Orbán was scheduled to speak Thursday in Dallas at the Conservative Political Action Conference. As he heads into his fifth term, having served uninterrupted since 2010, Orbán is viewed as a rock star in some far-right circles. Tucker Carlson likes him so much he schlepped to Budapest to film his show and praised a border fence aimed at keeping migrants out, right around the time the Orbán government scored a cool $246 million from the European Union for expenses he claimed related to the costs of providing emergency housing to Ukrainian immigrants, a sum that equaled about 0.15% of Hungary’s annual GDP.
There is some dispute about whether there are any actual Ukrainian migrants staying in Hungary, but nobody spends a lot of time going on about it. After all, pesky investigators are unwelcome. Orbán doesn’t deny his mob boss leanings. Instead, he tries to normalize them. In one government video, which came out three days after he romped to victory in 2018, Orbán joked with the Hungarian chief elections official, a fellow named Andras Patyi.

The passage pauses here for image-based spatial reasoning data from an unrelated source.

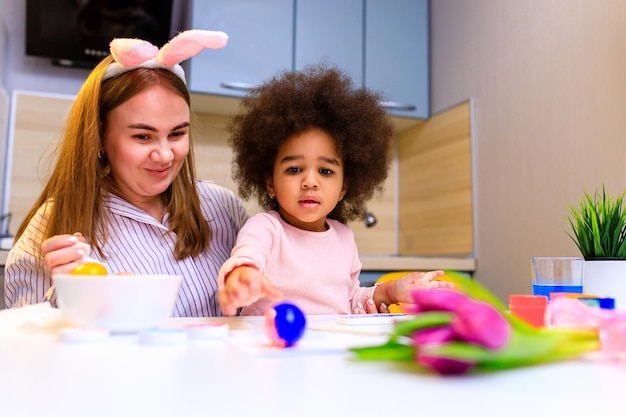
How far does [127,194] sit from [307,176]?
42 centimetres

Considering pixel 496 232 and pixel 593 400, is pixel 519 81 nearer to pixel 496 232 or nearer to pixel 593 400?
pixel 496 232

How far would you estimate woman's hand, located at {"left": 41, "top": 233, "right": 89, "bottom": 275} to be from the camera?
0.87m

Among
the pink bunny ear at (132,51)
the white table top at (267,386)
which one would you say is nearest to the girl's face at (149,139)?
the pink bunny ear at (132,51)

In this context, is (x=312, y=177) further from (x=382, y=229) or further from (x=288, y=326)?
(x=382, y=229)

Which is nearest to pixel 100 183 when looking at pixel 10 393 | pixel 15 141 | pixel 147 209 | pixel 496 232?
pixel 147 209

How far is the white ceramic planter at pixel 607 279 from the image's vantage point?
1.12 meters

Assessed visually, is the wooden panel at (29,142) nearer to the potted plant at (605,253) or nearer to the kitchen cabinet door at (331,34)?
the kitchen cabinet door at (331,34)

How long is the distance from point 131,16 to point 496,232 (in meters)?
1.77

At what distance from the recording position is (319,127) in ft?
4.05

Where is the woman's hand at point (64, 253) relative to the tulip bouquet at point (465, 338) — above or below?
above

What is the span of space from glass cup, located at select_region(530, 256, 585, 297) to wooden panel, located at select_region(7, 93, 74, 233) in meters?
2.06

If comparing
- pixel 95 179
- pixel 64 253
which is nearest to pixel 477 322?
pixel 64 253

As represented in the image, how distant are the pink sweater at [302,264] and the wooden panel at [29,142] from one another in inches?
64.1

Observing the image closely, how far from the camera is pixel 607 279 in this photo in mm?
1134
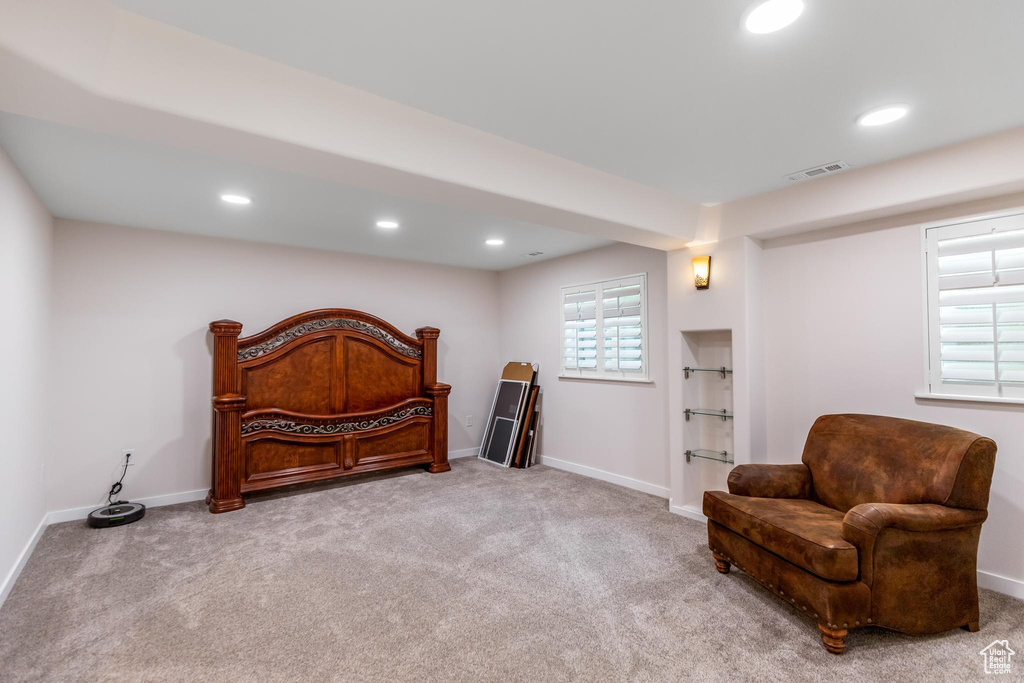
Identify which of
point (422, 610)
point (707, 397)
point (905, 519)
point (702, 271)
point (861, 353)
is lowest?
point (422, 610)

“I read in the papers that Patyi fined me,” Orbán needles him, to which the elections chief responds with a sorrowful, “I’m really sorry Mr. Prime Minister.” It was a response that, in tone and content, tried to toe the line between jocular and humbly apologetic.
This queasy combination of humor and terror is essential to Orbán’s rule. He’s a shrewd, calculating man who went from being a George Soros protégé, decamping to Oxford on the billionaire’s dime, to having one of his appointees refer to Soros in a hastily deleted article as “the liberal Führer” whose “poisonous gas flows from the capsule of a multicultural open society.”
In some ways, Orbán is reminiscent of George Wallace, who started out as an integrationist, lost a statewide campaign, and found success blocking the entry of two Black students in 1963 Alabama. Orbán is a fascist because it works for him. That’s not entirely his fault; it’s ours, too.
Hannah Arendt said that most evil is perpetrated by people who never definitely make up their minds on whether to be evil or not. Maybe she has a point. Orbán’s journey, from a county whose name translates, loosely, into “goat pass,” to Oxford, to Sandor Palace, the workhouse of the Hungarian prime minister, was not a master plan. He just gained power and learned to like it well enough to shrug off unseemly associations and compromises along the way.
With Orbán’s speech still echoing in the hotel ballroom this week, I’ll leave you with one last thought: In the grand scheme of the universe, you are far more likely to become a Patyi than an Orbán. Almost 1,000 people have been arrested and charged for the January 6 insurrection, even if their leader hasn’t been.
Zoltan Boka is a Hungarian-born U.S. citizen who has done political consulting and informally advised Hungarian opposition candidates in 2019. He currently lives in Brooklyn, N.Y. He wrote this column for The Dallas Morning News.